### What is required
Go to the line that contains "Главная достопримечательность Древнего" in the records below and repeat it, and each line after it, exactly through the end, omitting pictures.

/---

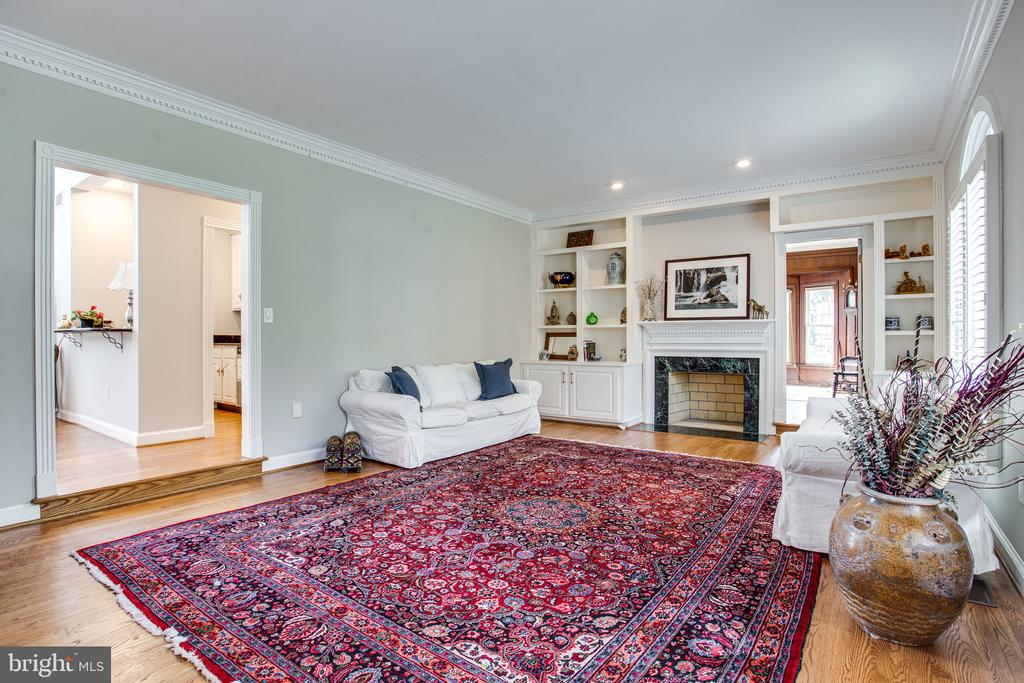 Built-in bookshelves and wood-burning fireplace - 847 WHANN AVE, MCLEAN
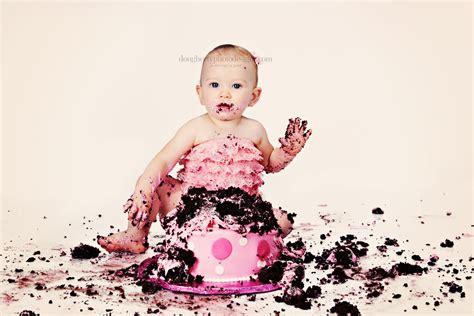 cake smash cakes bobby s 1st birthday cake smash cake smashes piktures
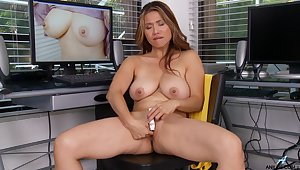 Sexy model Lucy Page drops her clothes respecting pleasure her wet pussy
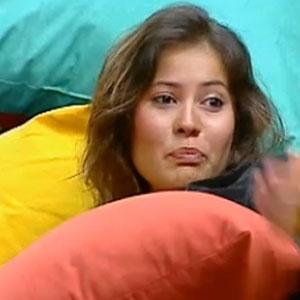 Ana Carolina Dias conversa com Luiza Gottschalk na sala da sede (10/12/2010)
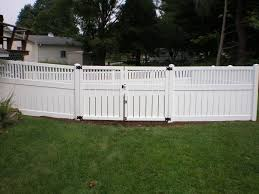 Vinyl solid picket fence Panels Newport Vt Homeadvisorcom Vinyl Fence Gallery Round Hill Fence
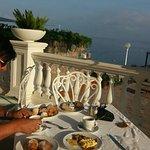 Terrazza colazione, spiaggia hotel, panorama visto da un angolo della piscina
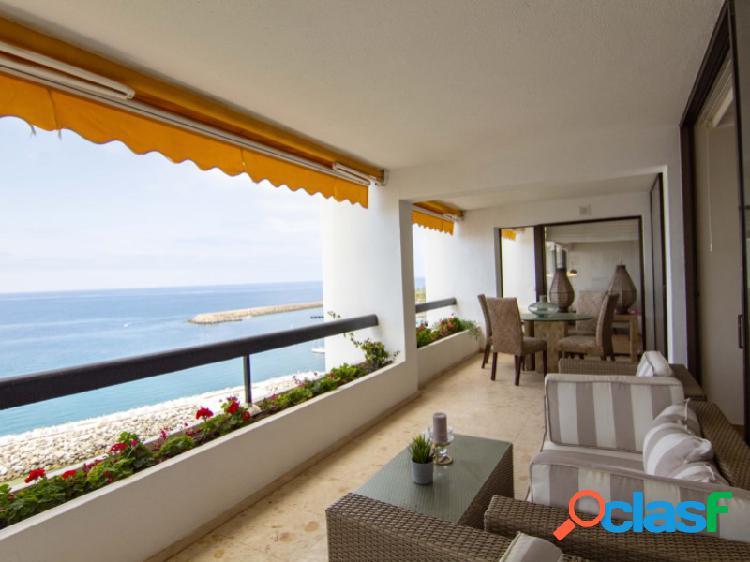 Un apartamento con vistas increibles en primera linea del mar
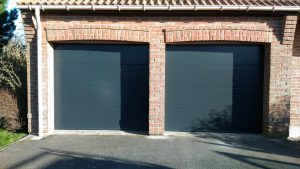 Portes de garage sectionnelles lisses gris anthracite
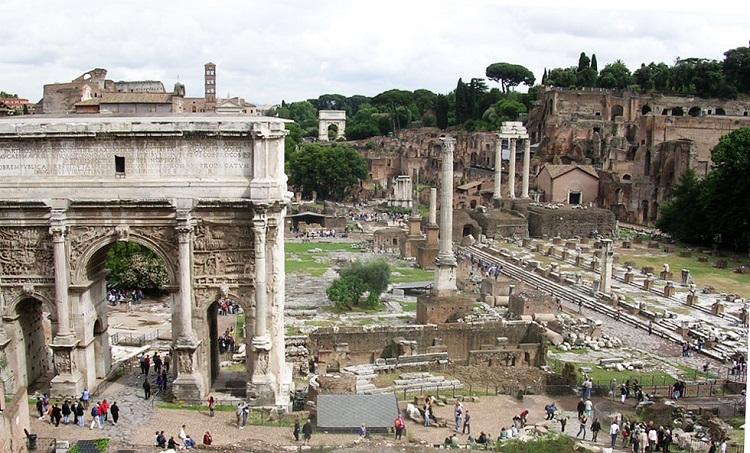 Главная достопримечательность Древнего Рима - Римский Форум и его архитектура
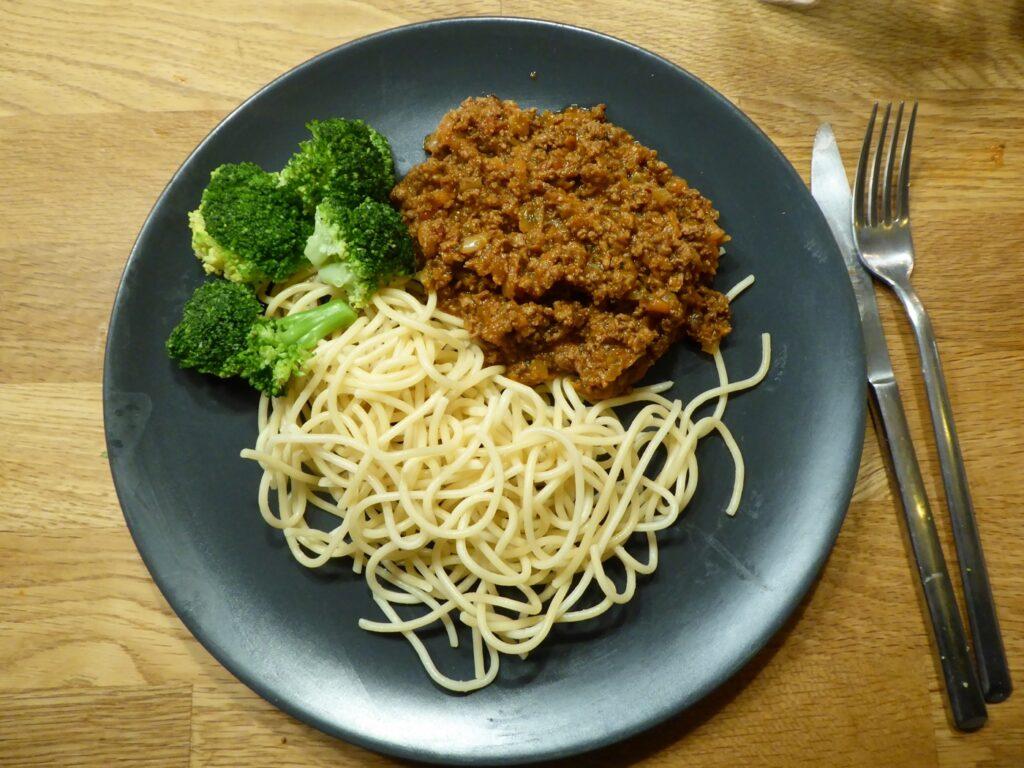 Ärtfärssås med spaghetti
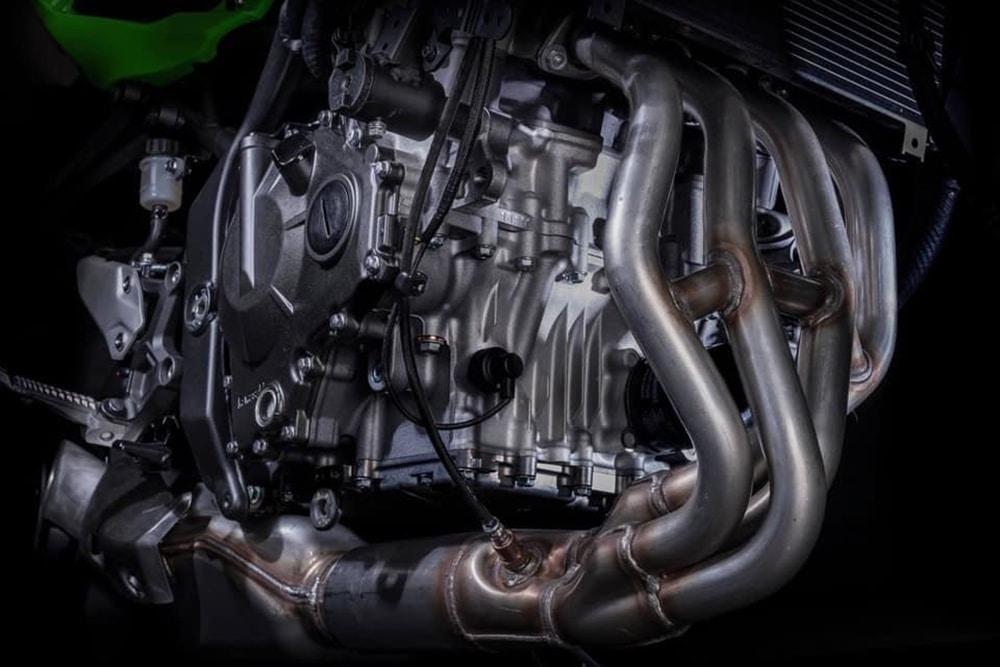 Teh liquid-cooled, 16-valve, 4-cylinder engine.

\---

### Task response
 Главная достопримечательность Древнего Рима - Римский Форум и его архитектура
 Ärtfärssås med spaghetti
 Teh liquid-cooled, 16-valve, 4-cylinder engine.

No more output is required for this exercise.